*** BRANO ***

Ad esempio il colore rosso delle arenarie può dipendere dal materiale di origine quali le terre rosse continentali oppure dall’accumulo di sedimenti in condizioni ossidanti; analogamente la presenza di ossidi di ferro quali la brumite, il solfuro di ferro, la pirite, ecc., accentua le colorazioni rossastre generando in alcuni casi linee privilegiate tendenti al blu, mentre la presenza di carbone organico scurisce omogeneamente l’impasto.
Infine i processi di sedimentazione differenziati arricchiscono di effetti particolari le arenarie disegnando linee e fasce sinuose; tali discontinuità possono però costituire delle possibili superfici di frattura analogamente a quanto accade in presenza di venature bianche originatesi in seguito a fenomeni carbonatici di deposizione.
La stratificazione, se evidente, crea affascinanti disegni orditi secondo depositi incrociati quando sono riscontrate in sedimenti depositati su pendii oppure gradati se i granuli più grandi e pesanti si sono disposti prima di quelli leggeri; stilotiti sono invece quelle linee sinuose che si formano dopo la sedimentazione con ulteriori processi di sedimentazione.

*** BLOCCO DATI ***

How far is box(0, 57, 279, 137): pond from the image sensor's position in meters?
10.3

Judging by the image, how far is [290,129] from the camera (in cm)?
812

***

*SFIDA A*: Traduci in inglese la frase del brano sulle arenarie che comincia con "Infine i processi di sedimentazione differenziati" e finisce con "fenomeni carbonatici di deposizione."
*SFIDA B*: Per favore, ricopia dal brano sulle arenarie tutto il testo da "Infine i processi" giù fino a "processi di sedimentazione.".
*SFIDA C*: Indica se ciascuna affermazione concorda con il brano sulle arenarie, rispondendo sì o no e citando le parole decisive: (i) il carbone organico scurisce l'impasto in modo omogeneo; (ii) le venature bianche hanno origine da fenomeni vulcanici; (iii) nella stratificazione gradata i granuli leggeri si dispongono prima di quelli pesanti.
Per rispondere basta il brano, senza ricorrere all'elenco.

*RISULTATO A*: Finally, differentiated sedimentation processes enrich sandstones with particular effects, drawing sinuous lines and bands; such discontinuities can, however, constitute possible fracture surfaces, similarly to what happens in the presence of white veins that originated as a result of carbonate deposition phenomena.

*RISULTATO B*:
Infine i processi di sedimentazione differenziati arricchiscono di effetti particolari le arenarie disegnando linee e fasce sinuose; tali discontinuità possono però costituire delle possibili superfici di frattura analogamente a quanto accade in presenza di venature bianche originatesi in seguito a fenomeni carbonatici di deposizione.
La stratificazione, se evidente, crea affascinanti disegni orditi secondo depositi incrociati quando sono riscontrate in sedimenti depositati su pendii oppure gradati se i granuli più grandi e pesanti si sono disposti prima di quelli leggeri; stilotiti sono invece quelle linee sinuose che si formano dopo la sedimentazione con ulteriori processi di sedimentazione.

*RISULTATO C*:
(i) Sì: "la presenza di carbone organico scurisce omogeneamente l’impasto".
(ii) No: "venature bianche originatesi in seguito a fenomeni carbonatici di deposizione".
(iii) No: "gradati se i granuli più grandi e pesanti si sono disposti prima di quelli leggeri".